Janna leaned over the table for a tricky kick shot, ignoring them. Okay, maybe meeting at Jay’s Bar hadn’t been such a good idea. The minute Cole showed up, she was out of here.
But when the music playing over the speakers switched, she went warm all over. Started swaying with it, too, because it was the very song she and Cole had first danced to, and she could still feel the tickle of him whispering the words in her ear.
There’s songs and poems and promises, and dreams that might come true…
That dance had been a high, and the slower song that followed led to their first kiss. A kiss that had her knees knocking. She closed her eyes and replayed it in her mind. Such soft lips for such a hard-toned man. Such a clean, woodsy scent, like home.

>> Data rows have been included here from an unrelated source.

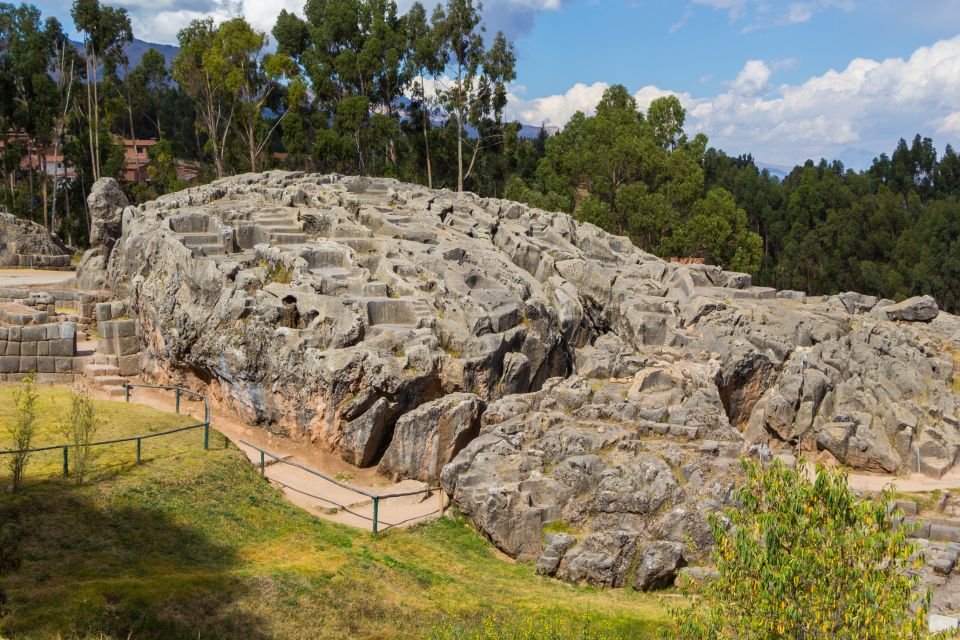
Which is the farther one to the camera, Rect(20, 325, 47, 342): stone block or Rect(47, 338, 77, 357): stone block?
Rect(47, 338, 77, 357): stone block

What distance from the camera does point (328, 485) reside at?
890 inches

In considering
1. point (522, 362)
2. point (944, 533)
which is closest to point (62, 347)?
point (522, 362)

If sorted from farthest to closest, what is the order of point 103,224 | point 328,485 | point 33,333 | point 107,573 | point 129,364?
point 103,224 → point 129,364 → point 33,333 → point 328,485 → point 107,573

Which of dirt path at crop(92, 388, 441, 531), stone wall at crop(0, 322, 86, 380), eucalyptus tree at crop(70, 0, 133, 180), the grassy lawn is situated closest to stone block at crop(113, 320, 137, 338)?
stone wall at crop(0, 322, 86, 380)

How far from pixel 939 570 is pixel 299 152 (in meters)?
51.9

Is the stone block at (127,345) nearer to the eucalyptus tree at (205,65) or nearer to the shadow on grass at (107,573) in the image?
the shadow on grass at (107,573)

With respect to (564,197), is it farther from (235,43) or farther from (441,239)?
(441,239)

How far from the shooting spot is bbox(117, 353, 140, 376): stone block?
3028 centimetres

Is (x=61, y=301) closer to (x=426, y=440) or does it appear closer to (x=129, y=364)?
(x=129, y=364)

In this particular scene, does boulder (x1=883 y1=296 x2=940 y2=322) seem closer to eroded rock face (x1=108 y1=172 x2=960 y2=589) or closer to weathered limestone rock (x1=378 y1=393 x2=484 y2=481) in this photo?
eroded rock face (x1=108 y1=172 x2=960 y2=589)

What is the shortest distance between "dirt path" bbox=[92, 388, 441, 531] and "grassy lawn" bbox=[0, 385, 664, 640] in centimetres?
85

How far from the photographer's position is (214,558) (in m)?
16.5

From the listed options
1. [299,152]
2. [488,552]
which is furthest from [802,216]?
[488,552]

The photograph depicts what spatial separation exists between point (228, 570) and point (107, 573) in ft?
7.11
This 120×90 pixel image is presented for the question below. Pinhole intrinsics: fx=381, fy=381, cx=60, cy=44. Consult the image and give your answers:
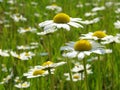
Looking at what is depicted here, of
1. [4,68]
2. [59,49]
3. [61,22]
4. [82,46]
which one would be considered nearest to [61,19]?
[61,22]

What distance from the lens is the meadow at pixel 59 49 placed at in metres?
1.41

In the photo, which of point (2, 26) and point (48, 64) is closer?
point (48, 64)

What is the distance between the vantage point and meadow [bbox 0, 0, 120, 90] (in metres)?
1.41

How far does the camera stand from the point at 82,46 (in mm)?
1277

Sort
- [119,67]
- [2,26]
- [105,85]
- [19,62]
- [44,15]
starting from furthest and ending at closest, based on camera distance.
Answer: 1. [44,15]
2. [2,26]
3. [19,62]
4. [119,67]
5. [105,85]

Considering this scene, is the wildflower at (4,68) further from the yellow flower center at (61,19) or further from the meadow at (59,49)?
the yellow flower center at (61,19)

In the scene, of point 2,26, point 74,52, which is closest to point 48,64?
point 74,52

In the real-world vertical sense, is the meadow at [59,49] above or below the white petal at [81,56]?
below

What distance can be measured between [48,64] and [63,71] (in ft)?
2.08

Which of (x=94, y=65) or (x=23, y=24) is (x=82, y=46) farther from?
(x=23, y=24)

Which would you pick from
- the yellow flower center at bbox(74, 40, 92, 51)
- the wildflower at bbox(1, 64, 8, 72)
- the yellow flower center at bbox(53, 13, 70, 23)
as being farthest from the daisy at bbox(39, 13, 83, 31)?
the wildflower at bbox(1, 64, 8, 72)

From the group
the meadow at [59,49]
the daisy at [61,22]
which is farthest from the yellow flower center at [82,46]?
the daisy at [61,22]

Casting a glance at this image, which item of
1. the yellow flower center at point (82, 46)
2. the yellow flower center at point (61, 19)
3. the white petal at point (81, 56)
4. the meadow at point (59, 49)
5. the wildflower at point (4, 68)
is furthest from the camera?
the wildflower at point (4, 68)

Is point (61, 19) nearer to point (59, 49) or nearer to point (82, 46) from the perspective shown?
point (82, 46)
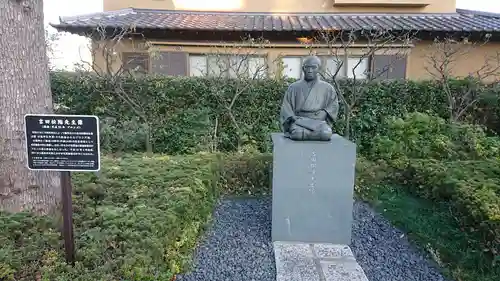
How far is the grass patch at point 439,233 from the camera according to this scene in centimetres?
329

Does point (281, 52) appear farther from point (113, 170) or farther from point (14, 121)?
point (14, 121)

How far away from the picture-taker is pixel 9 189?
3.16 metres

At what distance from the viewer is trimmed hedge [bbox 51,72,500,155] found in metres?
7.93

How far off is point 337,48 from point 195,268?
22.9ft

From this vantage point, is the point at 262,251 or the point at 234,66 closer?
the point at 262,251

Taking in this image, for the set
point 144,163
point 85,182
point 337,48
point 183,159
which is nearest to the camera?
point 85,182

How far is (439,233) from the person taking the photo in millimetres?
3971

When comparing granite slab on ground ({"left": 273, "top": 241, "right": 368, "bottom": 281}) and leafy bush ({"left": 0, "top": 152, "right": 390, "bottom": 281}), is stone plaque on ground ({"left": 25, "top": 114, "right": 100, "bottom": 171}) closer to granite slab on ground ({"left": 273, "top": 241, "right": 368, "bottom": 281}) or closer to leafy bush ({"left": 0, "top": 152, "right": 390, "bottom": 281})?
leafy bush ({"left": 0, "top": 152, "right": 390, "bottom": 281})

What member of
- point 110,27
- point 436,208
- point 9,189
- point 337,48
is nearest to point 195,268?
point 9,189

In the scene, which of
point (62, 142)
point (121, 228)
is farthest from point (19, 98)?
point (121, 228)

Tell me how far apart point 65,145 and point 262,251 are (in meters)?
2.28

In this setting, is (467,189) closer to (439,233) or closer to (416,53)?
(439,233)

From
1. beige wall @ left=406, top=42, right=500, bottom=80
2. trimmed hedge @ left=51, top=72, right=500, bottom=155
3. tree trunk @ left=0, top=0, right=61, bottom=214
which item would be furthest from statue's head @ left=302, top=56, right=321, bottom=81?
beige wall @ left=406, top=42, right=500, bottom=80

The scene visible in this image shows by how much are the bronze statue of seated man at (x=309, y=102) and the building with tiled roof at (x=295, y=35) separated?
4.22 meters
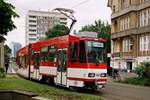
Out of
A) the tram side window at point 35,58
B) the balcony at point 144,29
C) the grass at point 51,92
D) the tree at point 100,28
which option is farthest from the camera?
the tree at point 100,28

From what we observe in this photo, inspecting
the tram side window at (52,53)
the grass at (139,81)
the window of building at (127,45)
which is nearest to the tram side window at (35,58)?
the tram side window at (52,53)

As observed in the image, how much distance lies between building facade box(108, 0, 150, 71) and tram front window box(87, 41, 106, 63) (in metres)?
37.5

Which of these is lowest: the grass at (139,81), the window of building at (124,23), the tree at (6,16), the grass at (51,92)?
the grass at (139,81)

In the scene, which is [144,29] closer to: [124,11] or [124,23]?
[124,11]

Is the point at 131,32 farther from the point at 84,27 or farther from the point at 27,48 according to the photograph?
the point at 84,27

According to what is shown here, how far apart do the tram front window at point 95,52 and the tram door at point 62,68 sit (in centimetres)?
251

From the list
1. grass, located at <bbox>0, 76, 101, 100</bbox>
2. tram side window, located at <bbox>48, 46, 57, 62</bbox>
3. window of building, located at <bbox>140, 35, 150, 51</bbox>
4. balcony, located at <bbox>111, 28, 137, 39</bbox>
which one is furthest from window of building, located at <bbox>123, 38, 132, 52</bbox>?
grass, located at <bbox>0, 76, 101, 100</bbox>

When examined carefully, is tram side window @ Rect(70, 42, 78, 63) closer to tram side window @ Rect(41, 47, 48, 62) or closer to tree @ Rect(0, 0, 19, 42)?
tram side window @ Rect(41, 47, 48, 62)

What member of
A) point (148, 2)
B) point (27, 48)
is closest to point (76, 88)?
point (27, 48)

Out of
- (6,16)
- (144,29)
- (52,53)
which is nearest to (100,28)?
(144,29)

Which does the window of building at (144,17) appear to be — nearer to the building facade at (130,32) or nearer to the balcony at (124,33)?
the building facade at (130,32)

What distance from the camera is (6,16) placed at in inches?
768

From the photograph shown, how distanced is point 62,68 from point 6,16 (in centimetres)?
951

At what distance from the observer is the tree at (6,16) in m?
19.4
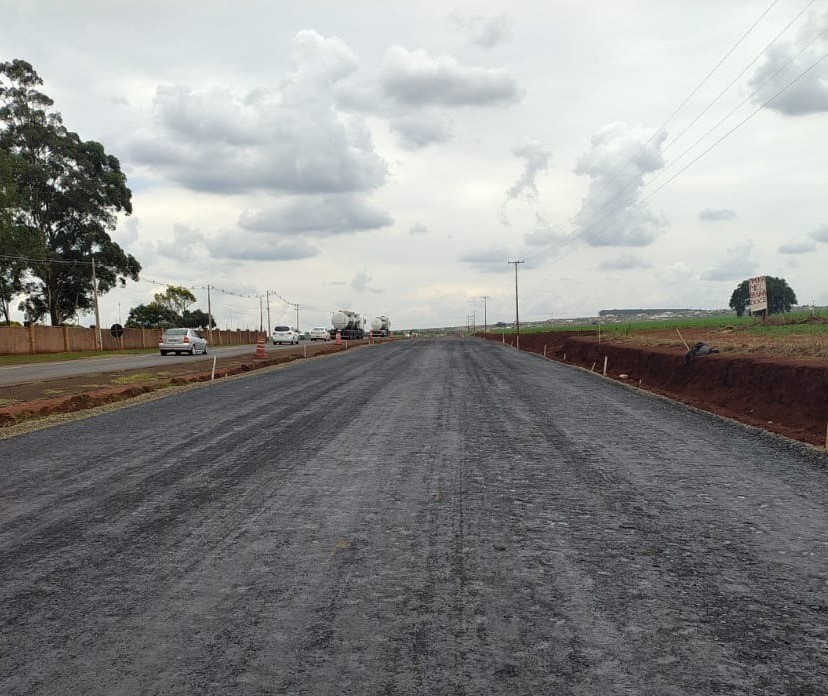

Such a gentle hand, on her waist…
A hand really did slide over her waist then, nowhere near as gently as Cole’s, and she smacked it away.
“Watch it,” she barked, whipping around to swing her pool stick toward the man who’d snuck up behind her.
Yeah, watch it, asshole,
her wolf snarled inside.
She glared, finding a different man than before. Her nostrils flared, but all she could smell on the guy was a weird, whiskey-laced-with-diesel scent.
The man backed off as his beefy friends chortled all around. “Sorry, honey.”
She made a face and turned back to the pool table. Couldn’t a woman just be left alone to think for a while?
A breath of fresh air came wafting down a short hallway where someone had propped open the bar’s back door, letting in just enough of the cool night to make things bearable.
She pursed her lips. Next time she decided to meet Cole somewhere, it would be a nicer place than this dive.
She concentrated on the layout of balls around the table and calculated her next shot. What she needed was a good, three-ball shot to settle her mind a bit.
“Two ball in the side pocket,” she muttered, bending over again.
“No way,” one the men said.
Watch this,
her wolf growled.
She sent the eight ball hurtling down the middle of the table, where it struck the seven in a glancing blow that, in turn, sent the two ball rolling through a tight gap into the side pocket.